*Work request 1*.
In the passage about the crèche collection below, write out word for word the part from "This week we" to "a stable backdrop.".
*Work request 2*.
Using the crèche passage below, decide whether each statement agrees with it. Answer yes or no for each, and quote the words from the passage that settle it.
(a) The writer bought the crèches.
(b) Every crèche includes Mary, Joseph and Jesus.
(c) Most of the sets have a stable backdrop.
*Work request 3*.
Answer these questions from the passage about crèches below, one answer per line:
(a) How many crèches did the writer assemble?
(b) Which text does the writer name?
(c) Why did the writer's mother pass the collection on?

*Text provided*.
::::::

Whether you look at the story as myth, as fact, or as metaphor, the basic concept of a god appearing to animals first is unusual to a Euro-centrist culture. So unusual, that I think it is downplayed most of the time until you look at a text like “O Magnum Mysterium.”

This week we are decorating our house for Christmas and I spent several hours assembling 21 crèches that I was given by my mother. It is her collection, for which she has no space in her new home, so she unloaded a trunk full of boxes on my doorstep last year. I was honored since I used to love setting up the collection every Christmas season when I was growing up. The crèches are from a multitude of cultures, all hand-made and fairly unique, if you’re used to the one that people light up on their lawns at this time of year. They all have the basic players of Mary, Joseph and Jesus. Usually there is a shepherd, sometimes an angel, most of the time the 3 kings are part of the set. A few have a stable backdrop.

::::::

*Given records*.
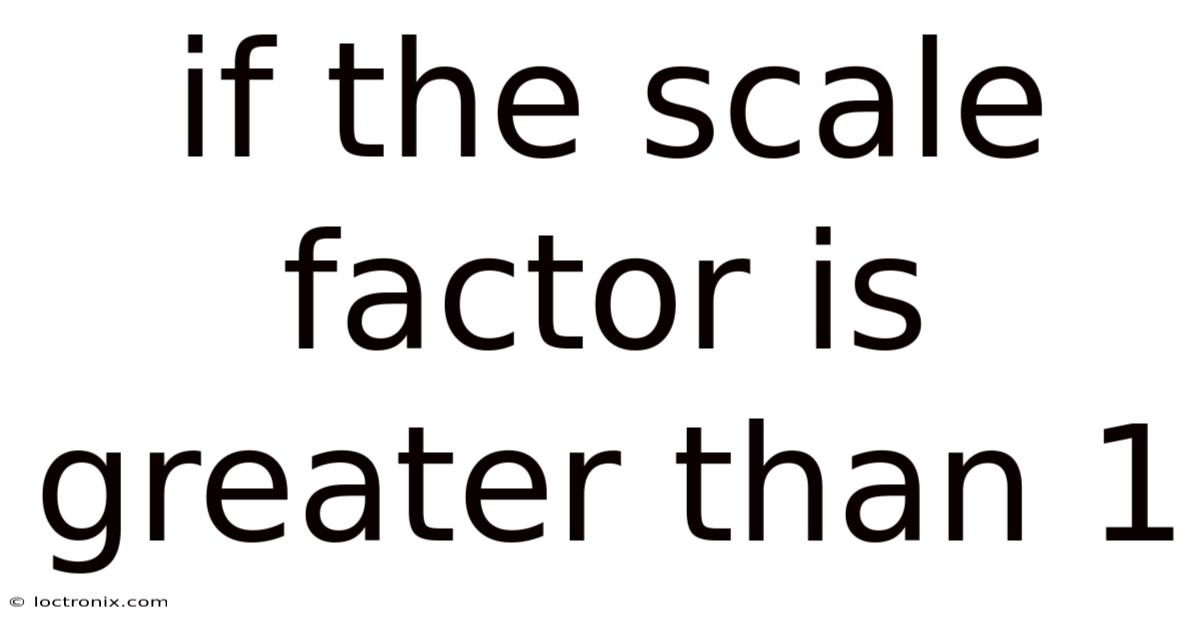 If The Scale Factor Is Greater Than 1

::::::

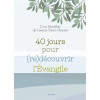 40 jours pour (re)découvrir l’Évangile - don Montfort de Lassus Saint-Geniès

::::::

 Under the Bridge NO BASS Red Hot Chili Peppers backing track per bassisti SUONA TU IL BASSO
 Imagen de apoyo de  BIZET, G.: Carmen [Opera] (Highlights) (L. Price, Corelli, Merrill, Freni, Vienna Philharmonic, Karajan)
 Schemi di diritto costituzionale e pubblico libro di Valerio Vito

::::::

*Task solution 1*.
This week we are decorating our house for Christmas and I spent several hours assembling 21 crèches that I was given by my mother. It is her collection, for which she has no space in her new home, so she unloaded a trunk full of boxes on my doorstep last year. I was honored since I used to love setting up the collection every Christmas season when I was growing up. The crèches are from a multitude of cultures, all hand-made and fairly unique, if you’re used to the one that people light up on their lawns at this time of year. They all have the basic players of Mary, Joseph and Jesus. Usually there is a shepherd, sometimes an angel, most of the time the 3 kings are part of the set. A few have a stable backdrop.

*Task solution 2*.
(a) No: "I spent several hours assembling 21 crèches that I was given by my mother."
(b) Yes: "They all have the basic players of Mary, Joseph and Jesus."
(c) No: "A few have a stable backdrop."

*Task solution 3*.
(a) 21
(b) "O Magnum Mysterium"
(c) She has no space for it in her new home.